Securing the site in the wild

by Misha Rumbesht

One can never feel too safe online nowadays – the openness of the world wide web remains a double-edged sword. Man-in-the middle attacks, XSS injections, clickjacking attacks, you name it – have been plaguing the internet since the dawn of WWW times.

Google has taken up the banner of internet security, and started aggressively bringing it into the masses, almost three years ago. Giving a little boost in the rankings to the sites which have chosen to use HTTPS protocol over HTTP sounds a bit unfair, until one starts to consider the negative influence of the sites served over HTTP on the general health of the web. What is worse, even if the majority of the links to other resources on your site are secure, save one – be it a web-page, a script, or even an image – google will choose to index the page as HTTP. Further on, if the user navigates to the page served over HTTPS, and there are resources loaded over HTTP contained in the page, those resources will be blocked, and the browser will issue a content warning in the console.

So, it’s obvious – the SSL certificate is a must nowadays. Setting it up used to be a bit tricky before, though. Not any more it’s not – Let’s Encrypt, “a free, automated, and open Certificate Authority”, has been steadily gaining popularity after its launch last year. Currently, it is serving more than 35 million active certificates. Many hosts have implemented a one-click setup tool, as well as automatic renewal process for Let’s Encrypt certificates, removing the pain of certificate installation from users’ shoulders. This, in fact, is the certificate issuer we use for our own website – you can check how well our certificates are set-up at this SSL Labs page. There are, of course, plenty of other trusted SSL certificate issuers – while Let’s Encrypt simply secures the connection, one might sometimes want to go for a “personalised” certificate.

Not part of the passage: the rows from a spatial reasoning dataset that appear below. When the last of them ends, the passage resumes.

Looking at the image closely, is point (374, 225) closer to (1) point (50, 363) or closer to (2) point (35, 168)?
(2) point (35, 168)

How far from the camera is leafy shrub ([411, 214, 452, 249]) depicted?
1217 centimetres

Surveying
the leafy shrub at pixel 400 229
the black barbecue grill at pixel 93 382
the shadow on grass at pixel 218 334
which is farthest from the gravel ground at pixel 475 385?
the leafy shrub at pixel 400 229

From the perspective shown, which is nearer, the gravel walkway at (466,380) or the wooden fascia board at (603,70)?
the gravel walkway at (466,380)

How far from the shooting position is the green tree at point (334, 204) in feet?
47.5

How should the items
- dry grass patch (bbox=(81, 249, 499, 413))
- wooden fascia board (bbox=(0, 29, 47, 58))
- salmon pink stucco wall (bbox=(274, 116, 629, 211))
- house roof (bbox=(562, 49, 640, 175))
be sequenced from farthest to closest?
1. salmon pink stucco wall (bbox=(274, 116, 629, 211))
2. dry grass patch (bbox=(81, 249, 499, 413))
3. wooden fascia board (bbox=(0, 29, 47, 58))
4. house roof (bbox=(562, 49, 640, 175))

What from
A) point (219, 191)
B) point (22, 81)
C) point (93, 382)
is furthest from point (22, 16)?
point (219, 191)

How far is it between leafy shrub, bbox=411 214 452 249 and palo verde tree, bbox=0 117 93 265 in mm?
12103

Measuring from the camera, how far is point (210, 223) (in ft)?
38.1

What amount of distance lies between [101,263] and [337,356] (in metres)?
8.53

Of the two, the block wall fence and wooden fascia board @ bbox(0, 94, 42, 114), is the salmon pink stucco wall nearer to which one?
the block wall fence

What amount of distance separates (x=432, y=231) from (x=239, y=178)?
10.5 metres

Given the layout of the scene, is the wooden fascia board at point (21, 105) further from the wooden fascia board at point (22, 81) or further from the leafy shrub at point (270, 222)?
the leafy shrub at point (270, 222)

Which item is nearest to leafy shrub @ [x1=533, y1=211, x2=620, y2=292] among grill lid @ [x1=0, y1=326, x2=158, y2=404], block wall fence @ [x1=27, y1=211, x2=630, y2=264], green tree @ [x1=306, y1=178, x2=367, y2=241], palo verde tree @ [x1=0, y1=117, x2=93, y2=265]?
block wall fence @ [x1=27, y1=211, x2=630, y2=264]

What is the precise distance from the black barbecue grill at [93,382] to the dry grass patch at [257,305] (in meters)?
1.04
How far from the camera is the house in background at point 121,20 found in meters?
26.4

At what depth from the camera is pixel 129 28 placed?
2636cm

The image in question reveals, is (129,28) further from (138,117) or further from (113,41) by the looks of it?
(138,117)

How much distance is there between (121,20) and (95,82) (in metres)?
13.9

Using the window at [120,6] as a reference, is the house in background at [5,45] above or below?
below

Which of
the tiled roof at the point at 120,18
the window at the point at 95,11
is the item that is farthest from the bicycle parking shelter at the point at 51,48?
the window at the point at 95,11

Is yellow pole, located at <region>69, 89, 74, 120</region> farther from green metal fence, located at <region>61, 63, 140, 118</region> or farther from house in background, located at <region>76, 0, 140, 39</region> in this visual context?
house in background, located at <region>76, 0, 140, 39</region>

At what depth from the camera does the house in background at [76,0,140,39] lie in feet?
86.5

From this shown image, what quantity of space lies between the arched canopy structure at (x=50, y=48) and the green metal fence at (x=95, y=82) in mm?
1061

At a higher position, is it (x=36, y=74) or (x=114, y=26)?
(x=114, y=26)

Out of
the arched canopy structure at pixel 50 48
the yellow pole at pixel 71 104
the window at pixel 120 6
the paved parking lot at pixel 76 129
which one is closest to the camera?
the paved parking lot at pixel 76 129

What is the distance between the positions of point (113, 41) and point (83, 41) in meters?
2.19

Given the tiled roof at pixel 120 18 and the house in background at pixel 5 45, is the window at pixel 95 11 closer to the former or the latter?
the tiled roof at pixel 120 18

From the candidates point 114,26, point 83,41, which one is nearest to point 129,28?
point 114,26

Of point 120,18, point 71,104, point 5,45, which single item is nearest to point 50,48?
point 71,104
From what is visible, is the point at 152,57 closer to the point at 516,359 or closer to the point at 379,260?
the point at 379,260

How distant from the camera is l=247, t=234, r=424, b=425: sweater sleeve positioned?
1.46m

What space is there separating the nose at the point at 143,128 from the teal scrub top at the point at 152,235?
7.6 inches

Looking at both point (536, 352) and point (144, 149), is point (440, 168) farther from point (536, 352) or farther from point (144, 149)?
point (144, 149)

Security is not the only benefit which comes with HTTPS. HTTP/2, a “new” kid on the block (HTTP protocol upgrade, really), requires to be used over HTTPS only. It brings a lot of benefits to the site – it’s binary (not textual, like HTTP/1.1), potentially quicker due to being multiplexed (parallel downloads of resources), and it also introduces headers compression, making pages lighter and faster to load. All the major servers support it (nGinx is our preference here), all the major browsers understand it, and so will download the data in one constant stream, instead of an old waterfall.

HTTPS over HTTP is not the only consideration – to properly secure the site, one needs to configure the headers which are served together with website’s pages. Over time, more of them have been introduced to battle with the man-in-the-middle attacks, clickjerking, xss injections, insecure referrers, and much more. Scott Helme’s Securityheaders.io does a great job in assessing all the header settings, here are ours.

And then, there is the choice of technology running the site. Even though static sites are re-gaining the popularity due to the growing number of static sites generators (Jekyll, Hugo, Hexo, and many more), bigger projects do require a more sophisticated CMS to run them. With the increased complexity, there are more vectors of attack. To mitigate that fact, all the websites which are run by a bigger CMS (open-source is our choice here – Wordpress and Joomla being the go-to ones), are protected by security plugins, and constantly monitored.

So here we are. Security is a no-nonsense business in web-development, and should be taken very seriously.